Don't Be Afraid, God is acting
Notes
Transcript
When was the last time God spoke to you and told you to do something? I remember, years ago, I was at a youth camp serving for the week as a speaker. And, as often happens at camp, there were a few injuries. One leader named Kevin, had badly sprained his ankle in a game - like had to use crutches for a week because it was so bad.
Camp always causes me to pray a bit more than usual and I have to admit that there is something special about camp. A friend once said that “God feels thicker at camp” and I totally get what he means. So, the chapel time was an extended this night and I had finished speaking and was just pacing and praying at the back while the worship team played music and I felt God speak into my mind to go and pray for this kid and then that kid and it was great.
Then I felt the Spirit tell me to go pray for healing for Kevin’s ankle. So, I did. Kevin was sitting down with his foot raised and I went over, told him the Lord told me to pray for healing and asked if I could. He “jumped” at the chance.

DATA SUPPLIED -
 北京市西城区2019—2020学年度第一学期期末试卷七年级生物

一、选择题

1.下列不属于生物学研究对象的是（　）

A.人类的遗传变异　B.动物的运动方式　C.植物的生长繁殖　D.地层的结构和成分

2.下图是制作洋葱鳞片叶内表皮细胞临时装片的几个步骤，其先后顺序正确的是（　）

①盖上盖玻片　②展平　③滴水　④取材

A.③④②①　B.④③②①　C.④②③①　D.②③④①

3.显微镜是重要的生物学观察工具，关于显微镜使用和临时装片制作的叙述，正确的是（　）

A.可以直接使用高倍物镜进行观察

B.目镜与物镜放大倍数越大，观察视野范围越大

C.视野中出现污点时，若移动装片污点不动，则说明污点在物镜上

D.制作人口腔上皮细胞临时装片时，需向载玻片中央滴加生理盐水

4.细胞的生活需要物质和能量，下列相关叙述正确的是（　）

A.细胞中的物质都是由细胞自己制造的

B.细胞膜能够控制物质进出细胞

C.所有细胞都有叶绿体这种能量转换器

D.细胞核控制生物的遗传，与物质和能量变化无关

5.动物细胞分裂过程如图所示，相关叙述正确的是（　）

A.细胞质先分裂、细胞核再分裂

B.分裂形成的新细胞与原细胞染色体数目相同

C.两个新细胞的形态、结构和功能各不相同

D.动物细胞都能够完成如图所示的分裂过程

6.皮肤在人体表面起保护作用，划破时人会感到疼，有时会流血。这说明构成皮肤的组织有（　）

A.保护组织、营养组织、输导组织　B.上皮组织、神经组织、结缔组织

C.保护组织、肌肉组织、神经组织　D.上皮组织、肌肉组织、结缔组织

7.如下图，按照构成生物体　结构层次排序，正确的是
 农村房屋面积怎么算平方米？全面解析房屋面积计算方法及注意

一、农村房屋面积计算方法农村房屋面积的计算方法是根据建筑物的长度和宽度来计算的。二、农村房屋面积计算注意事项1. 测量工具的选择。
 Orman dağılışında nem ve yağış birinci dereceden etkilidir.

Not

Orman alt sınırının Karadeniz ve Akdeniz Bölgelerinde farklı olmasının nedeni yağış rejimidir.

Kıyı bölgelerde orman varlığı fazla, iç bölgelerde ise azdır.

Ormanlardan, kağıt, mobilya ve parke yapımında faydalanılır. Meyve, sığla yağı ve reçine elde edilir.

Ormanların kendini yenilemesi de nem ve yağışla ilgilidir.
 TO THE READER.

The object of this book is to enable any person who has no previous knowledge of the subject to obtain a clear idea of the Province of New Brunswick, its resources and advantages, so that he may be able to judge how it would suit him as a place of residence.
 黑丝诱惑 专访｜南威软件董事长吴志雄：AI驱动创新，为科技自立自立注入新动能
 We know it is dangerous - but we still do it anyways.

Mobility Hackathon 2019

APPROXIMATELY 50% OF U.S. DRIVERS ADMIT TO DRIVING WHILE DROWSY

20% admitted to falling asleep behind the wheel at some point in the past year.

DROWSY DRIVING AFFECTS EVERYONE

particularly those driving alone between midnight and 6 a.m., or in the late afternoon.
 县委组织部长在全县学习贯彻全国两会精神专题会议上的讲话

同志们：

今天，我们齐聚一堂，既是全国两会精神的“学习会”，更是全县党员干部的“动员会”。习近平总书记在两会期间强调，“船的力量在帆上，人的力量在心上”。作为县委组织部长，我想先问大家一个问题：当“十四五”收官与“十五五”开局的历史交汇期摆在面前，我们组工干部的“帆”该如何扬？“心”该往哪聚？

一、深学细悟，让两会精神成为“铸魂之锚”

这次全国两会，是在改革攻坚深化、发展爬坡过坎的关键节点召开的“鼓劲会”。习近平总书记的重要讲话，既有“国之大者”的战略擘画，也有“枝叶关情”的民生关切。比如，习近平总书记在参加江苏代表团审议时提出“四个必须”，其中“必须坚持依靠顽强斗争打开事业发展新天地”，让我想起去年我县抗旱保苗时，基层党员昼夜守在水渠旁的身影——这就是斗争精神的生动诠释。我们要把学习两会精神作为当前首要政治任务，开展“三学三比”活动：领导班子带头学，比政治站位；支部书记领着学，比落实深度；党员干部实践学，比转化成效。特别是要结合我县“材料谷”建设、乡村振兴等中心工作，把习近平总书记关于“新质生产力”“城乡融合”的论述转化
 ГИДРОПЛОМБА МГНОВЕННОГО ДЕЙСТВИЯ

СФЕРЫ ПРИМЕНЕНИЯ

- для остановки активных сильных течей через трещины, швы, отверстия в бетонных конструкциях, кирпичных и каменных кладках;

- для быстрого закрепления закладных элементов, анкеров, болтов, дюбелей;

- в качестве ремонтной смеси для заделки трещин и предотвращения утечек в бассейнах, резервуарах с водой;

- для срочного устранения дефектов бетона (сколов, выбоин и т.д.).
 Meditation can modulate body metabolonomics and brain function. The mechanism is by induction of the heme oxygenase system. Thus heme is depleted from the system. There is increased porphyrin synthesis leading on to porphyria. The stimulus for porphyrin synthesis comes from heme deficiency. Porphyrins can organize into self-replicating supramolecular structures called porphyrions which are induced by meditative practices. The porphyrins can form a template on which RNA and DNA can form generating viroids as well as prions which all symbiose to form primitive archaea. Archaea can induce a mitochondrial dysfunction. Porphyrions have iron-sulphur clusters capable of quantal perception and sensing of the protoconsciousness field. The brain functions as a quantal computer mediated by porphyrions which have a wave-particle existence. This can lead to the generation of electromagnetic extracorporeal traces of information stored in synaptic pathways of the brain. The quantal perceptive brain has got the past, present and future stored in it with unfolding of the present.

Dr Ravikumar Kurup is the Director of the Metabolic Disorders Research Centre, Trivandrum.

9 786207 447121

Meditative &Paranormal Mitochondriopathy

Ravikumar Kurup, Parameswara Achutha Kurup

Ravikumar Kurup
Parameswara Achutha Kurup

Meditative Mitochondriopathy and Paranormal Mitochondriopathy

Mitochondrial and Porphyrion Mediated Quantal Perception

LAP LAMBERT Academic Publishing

PROBLEM STATEMENT - Reproduce, word for word, the part of the camp sermon transcript that opens with "Camp always causes" and closes with "it was great.".

FINISHED TASK -
Camp always causes me to pray a bit more than usual and I have to admit that there is something special about camp. A friend once said that “God feels thicker at camp” and I totally get what he means. So, the chapel time was an extended this night and I had finished speaking and was just pacing and praying at the back while the worship team played music and I felt God speak into my mind to go and pray for this kid and then that kid and it was great.